In his budget address, Governor Ned Lamont reiterated his support for the legalization of sports betting and online gaming on Wednesday and did not provide details on how this will be achieved.

He tabled a bill just stating that he had the authority to amend the Mashantucket Pequot and Mohegan tribes’ existing gambling agreements with the state or new contracts with one or both tribes relating to “the operation of sports betting, esports” organize and daily fantasy competitions both on and off tribal countries as well as online casino games and online keno.

Lamont’s proposed budget is $ 47.3 million from such an expansion of gambling in fiscal 2023, the second year of its two-year spending plan.

“The governor firmly believes that we must recognize the development of the various markets and react accordingly in order to ensure the competitiveness of our state and offer our citizens opportunities,” the proposal said. “In addition, our state has a long and fruitful partnership with the two tribal nations in our state and has sought to build on that partnership through the introduction of sports games and online casino games. Connecticut shouldn’t leave these opportunities to other states. Our neighbors are legislating to do so and we have to keep pace to modernize our gaming industry. “

No new light has been shed on how the tribes’ claim to have the exclusive right to provide sports betting and online gaming is resolved. Both Sportech Venues, the state’s off-track betting company, and Connecticut Lottery Corp. have campaigned for part of the campaign.
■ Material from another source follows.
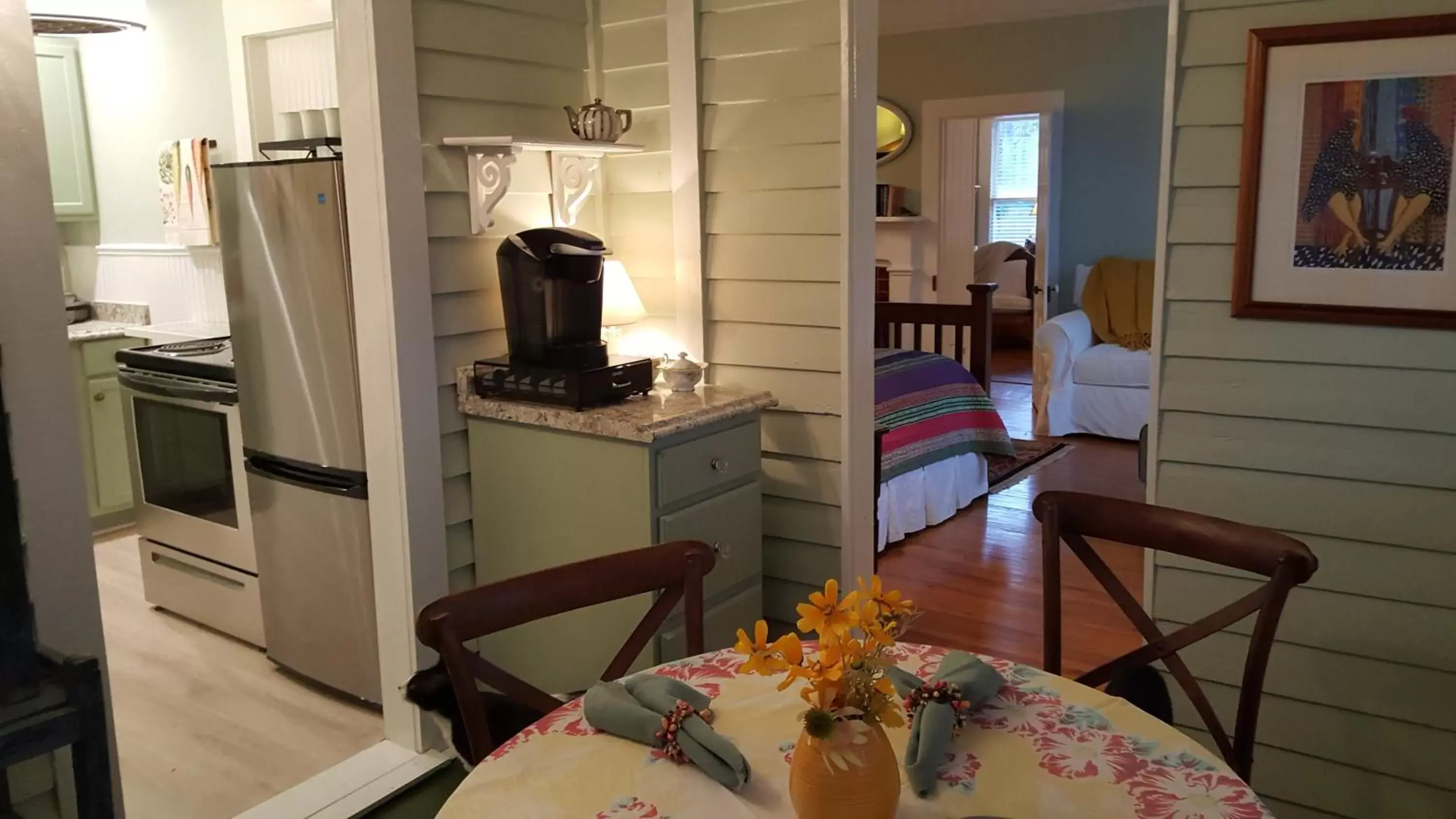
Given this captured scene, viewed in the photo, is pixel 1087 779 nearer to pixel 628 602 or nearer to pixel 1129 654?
pixel 1129 654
“These questions are being discussed,” said Melissa McCaw, secretary of the State Office of Policy and Management, during a virtual press conference following Lamont’s address. She said the projected gaming revenue of $ 47.3 million is what sports betting on and off the trunks’ reservations and online casino games is expected to generate.

Under their existing agreements, the Tribes, the respective owners of Foxwoods Resort Casino and Mohegan Sun, contribute 25% of their casinos’ slot machine revenue to the state in order to obtain exclusive rights to operate casino games.

State Senator Cathy Osten, the Sprague Democrat who drafted a bill asking the governor to authorize the tribes to provide sports betting and online gaming, as well as giving away online ticket sales, said she was Disappointed by Lamont’s suggestion described as a “placeholder”.

Representatives from the two tribes said there may be an agreement with the governor.

“… Our collective teams have been working together for weeks to develop a proposal that will treat all parties fairly and work with both tribal councils, the legislature and the Home Office,” Mashantucket chairman Rodney Butler wrote in an email. “The bill released today by the governor describes at a high level all of the key initiatives on the table as the teams work through the details. I believe the governor’s efforts today reinforce his commitment to modernizing Connecticut’s gambling economy and creating a meaningful new source of income for the benefit of all of our great citizens. “

Chuck Bunnell, the Mohegans’ chief of staff, said representatives from the tribes and the governor’s office recently began communicating daily, including during holidays and weekends, sometimes several times a day.

“The Mohegan leadership is encouraged by the commitment of all governments involved and hopes we come to an outcome that will benefit all of our voters,” he said.

James Gessner Jr., chairman of Mohegan, said the $ 47.3 million Lamont allocated in the second year of his budget proposal was “very accessible through an agreement with tribal nations.”

Ted Taylor, President of Sportech Venues, did not comment directly on the governor’s budget proposal. A spokeswoman for Connecticut Lottery Corp. referred inquiries to the governor’s office.